The US State Department was quick to react to Moscow’s decision to expel 60 American diplomats, saying they “reserve the right to respond.”
Graham said that this escalation between Russia and the US could go on and on and warned about the danger of the situation.
“We have one more consulate in Russia, we have one more consulate here [in Houston]. We can close that. We can send your ambassador home, persona non grata. You could close our remaining consulate in Yekaterinburg. And you could declare our ambassador persona non grata. And it goes on and on,” he said.
“What I find most alarming – both in terms of the politicians and spokespeople on both sides, and the whole lot of the media – is that nobody seems to understand the danger of these steady escalations. And that is the real danger,” Graham said.
Meanwhile, the diplomatic standoff between Moscow and Western countries can also affect Russia’s relations with Canada, according to Jeremy Kinsman – former Canadian ambassador to Russia, Canadian high commissioner to the United Kingdom (2000–2002), and Canadian ambassador to the European Union (2002–2006).
Earlier in the week, Canada said it would expel four Russian diplomats “in solidarity with the UK.” That means that Russia will tell four Canadian diplomats to leave its soil.
“Russian relationships with Canada are very deteriorated and this is not going to help them.
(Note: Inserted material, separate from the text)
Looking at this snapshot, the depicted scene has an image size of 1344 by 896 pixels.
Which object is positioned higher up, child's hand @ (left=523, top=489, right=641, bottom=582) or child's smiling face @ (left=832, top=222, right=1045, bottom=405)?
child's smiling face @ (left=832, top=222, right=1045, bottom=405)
On the features of having deteriorated relations is that embassies have much less to do. Bouncing four people either way isn’t going to make a lot of difference as far as activities are concerned. But it is a deplorable situation. And people have to get their heads together and work out the rules of the game so something like this never happens again,” Kinsman said.
Commenting on the entire situation, he noted that the expulsion of diplomats is not the most dangerous thing – but the absence of communication is.
“There’s got to be communication to work things out. Not just on this but on a very complicated world, on increasing distrust, particularly on the part of Western politicians,” he said.
Kinsman underlined that “the competitive rhetoric and threats” between Russia and Western countries have to stop.
“It’s becoming not just childish, but really very frightening,” he added.